Page text:
*-*-*

# Here's our Lottie



## diggerdi (Aug 16, 2017)

Newbie here, joined yesterday.  Here is our pride and joy, safely installed at our storage facility on the day we picked her up in March .  Since then we've done almost 5000 miles (UK only) including two weeks in Cornwall and many long weekends.  Unfortunately I still have to work three days a week or else the mileage would be a lot higher lol.


----------



## saxonrosie (Aug 16, 2017)

Hi and welcome , lovely van hope you enjoy it as much as we do ours, have fun .


----------



## phillybarbour (Aug 19, 2017)

Quality brand van there, very nice.


----------



## Geoff1950 (Sep 30, 2017)

*Lottie!*



diggerdi said:


> Newbie here, joined yesterday.  Here is our pride and joy, safely installed at our storage facility on the day we picked her up in March .  Since then we've done almost 5000 miles (UK only) including two weeks in Cornwall and many long weekends.  Unfortunately I still have to work three days a week or else the mileage would be a lot higher lol.View attachment 56771



Ours is called Lottie and we've had it for 3 yrs. told her who must be obeyed all Pilotes are Lotties. Love 'em. Have fun.


----------



## trevskoda (Sep 30, 2017)

Nice van,welcome along from co antrim,do hope you have the battery on float charge in van or removed and charging at home.
If you have s/panels then bobs your uncle.:wave:


----------



## redhand (Oct 2, 2017)

Whats float charge whatever it is im not doing it


----------

*-*-*

Exercise tasks:
A: Decide whether each statement agrees with the forum thread: (i) The first poster collected the van in March. (ii) Geoff1950 has owned a van named Lottie for five years. (iii) trevskoda sends a welcome from Cornwall. For each statement, answer yes or no and quote the words from the thread that settle it.
B: From the forum thread, extract the passage that runs from "## trevskoda (Sep" up to and including "(Oct 2, 2017)", copied word for word.
C: List the username of every person who posts in the forum thread.

*-*-*

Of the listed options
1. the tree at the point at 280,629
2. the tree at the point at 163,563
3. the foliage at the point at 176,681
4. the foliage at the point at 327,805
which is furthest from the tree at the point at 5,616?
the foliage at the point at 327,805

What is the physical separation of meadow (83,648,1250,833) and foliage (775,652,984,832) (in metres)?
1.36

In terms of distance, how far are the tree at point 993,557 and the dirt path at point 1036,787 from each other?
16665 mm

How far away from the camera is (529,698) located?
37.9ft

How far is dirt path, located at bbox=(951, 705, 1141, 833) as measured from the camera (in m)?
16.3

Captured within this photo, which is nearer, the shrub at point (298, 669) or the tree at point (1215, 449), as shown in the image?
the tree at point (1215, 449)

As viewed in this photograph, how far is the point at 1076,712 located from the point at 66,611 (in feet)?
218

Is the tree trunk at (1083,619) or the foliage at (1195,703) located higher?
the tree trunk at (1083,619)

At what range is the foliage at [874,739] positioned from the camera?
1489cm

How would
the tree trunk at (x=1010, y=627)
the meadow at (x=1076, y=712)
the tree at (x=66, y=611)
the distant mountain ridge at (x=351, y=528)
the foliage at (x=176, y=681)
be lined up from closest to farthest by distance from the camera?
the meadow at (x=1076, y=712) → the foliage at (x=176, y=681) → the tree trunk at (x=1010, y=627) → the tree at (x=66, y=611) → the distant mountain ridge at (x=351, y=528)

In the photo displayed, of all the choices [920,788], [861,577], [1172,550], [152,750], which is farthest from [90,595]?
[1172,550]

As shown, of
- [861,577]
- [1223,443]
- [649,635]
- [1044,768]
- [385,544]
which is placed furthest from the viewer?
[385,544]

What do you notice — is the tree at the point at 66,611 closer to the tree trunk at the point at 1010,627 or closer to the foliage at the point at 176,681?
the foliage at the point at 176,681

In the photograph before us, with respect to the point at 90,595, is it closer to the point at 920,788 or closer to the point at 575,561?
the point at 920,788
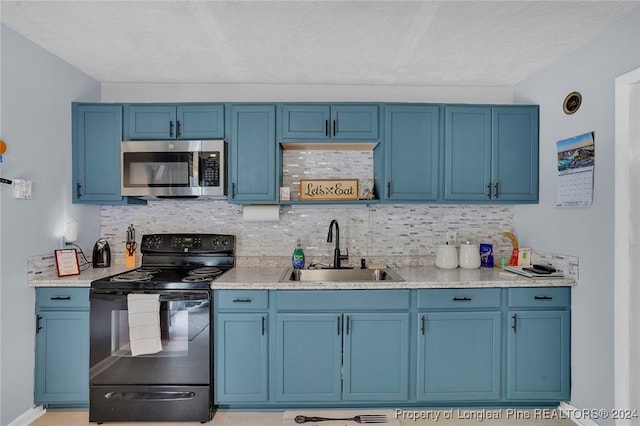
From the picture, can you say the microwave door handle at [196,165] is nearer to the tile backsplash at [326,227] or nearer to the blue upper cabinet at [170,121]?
the blue upper cabinet at [170,121]

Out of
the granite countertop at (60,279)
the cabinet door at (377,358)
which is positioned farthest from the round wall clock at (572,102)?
the granite countertop at (60,279)

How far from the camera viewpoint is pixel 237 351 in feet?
7.75

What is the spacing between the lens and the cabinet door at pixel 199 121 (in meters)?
2.75

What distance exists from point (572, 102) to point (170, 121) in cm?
295

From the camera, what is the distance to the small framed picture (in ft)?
8.07

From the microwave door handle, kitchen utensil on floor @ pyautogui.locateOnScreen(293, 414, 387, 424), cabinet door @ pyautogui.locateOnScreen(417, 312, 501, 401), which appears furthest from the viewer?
the microwave door handle

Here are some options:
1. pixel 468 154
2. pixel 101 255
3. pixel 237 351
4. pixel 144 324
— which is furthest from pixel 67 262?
pixel 468 154

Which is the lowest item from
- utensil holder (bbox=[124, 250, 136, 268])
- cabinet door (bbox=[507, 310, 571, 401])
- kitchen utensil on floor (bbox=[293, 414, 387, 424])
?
kitchen utensil on floor (bbox=[293, 414, 387, 424])

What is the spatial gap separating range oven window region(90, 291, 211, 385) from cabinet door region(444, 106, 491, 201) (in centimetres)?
206

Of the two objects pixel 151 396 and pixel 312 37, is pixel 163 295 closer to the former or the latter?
pixel 151 396

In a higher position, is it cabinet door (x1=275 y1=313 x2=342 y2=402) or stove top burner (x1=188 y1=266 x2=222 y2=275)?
stove top burner (x1=188 y1=266 x2=222 y2=275)

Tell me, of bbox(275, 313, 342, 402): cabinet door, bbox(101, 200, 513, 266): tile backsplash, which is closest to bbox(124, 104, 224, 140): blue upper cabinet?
bbox(101, 200, 513, 266): tile backsplash

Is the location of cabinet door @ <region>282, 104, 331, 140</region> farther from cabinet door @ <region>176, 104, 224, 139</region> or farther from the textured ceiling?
cabinet door @ <region>176, 104, 224, 139</region>

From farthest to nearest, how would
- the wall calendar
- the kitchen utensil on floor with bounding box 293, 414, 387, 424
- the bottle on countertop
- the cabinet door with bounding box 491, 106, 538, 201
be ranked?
the bottle on countertop, the cabinet door with bounding box 491, 106, 538, 201, the kitchen utensil on floor with bounding box 293, 414, 387, 424, the wall calendar
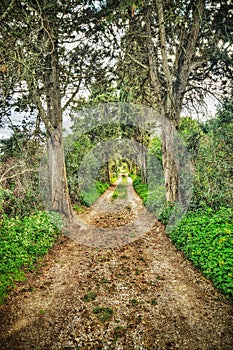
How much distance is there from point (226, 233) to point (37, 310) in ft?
15.0

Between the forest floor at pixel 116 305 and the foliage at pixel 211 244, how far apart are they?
0.82 ft

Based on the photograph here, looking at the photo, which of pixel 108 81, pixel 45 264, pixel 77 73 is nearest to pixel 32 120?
pixel 77 73

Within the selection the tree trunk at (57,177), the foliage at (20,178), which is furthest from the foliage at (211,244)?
the foliage at (20,178)

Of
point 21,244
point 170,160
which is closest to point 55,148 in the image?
point 21,244

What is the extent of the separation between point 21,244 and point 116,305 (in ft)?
10.5

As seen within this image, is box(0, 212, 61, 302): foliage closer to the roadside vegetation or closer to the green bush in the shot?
the roadside vegetation

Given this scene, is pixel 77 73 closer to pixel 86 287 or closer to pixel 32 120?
pixel 32 120

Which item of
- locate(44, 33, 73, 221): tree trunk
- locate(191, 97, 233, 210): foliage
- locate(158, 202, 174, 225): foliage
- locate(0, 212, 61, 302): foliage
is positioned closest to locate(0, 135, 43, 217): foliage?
locate(0, 212, 61, 302): foliage

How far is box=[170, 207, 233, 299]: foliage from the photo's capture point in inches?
193

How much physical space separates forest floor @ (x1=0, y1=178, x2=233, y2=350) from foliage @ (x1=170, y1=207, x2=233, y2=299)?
25 centimetres

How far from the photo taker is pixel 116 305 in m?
4.57

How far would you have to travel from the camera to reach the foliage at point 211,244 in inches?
193

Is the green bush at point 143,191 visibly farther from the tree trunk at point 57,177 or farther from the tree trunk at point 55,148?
the tree trunk at point 55,148

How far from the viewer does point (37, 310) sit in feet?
14.6
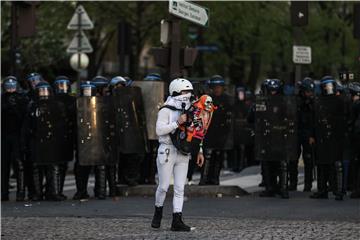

*-*-*

Answer set:
A:
(i) Yes: "on the day we picked her up in March"
(ii) No: "we've had it for 3 yrs."
(iii) No: "welcome along from co antrim"

B:
## trevskoda (Sep 30, 2017)

Nice van,welcome along from co antrim,do hope you have the battery on float charge in van or removed and charging at home.
If you have s/panels then bobs your uncle.:wave:


----------



## redhand (Oct 2, 2017)

C:
diggerdi
saxonrosie
phillybarbour
Geoff1950
trevskoda
redhand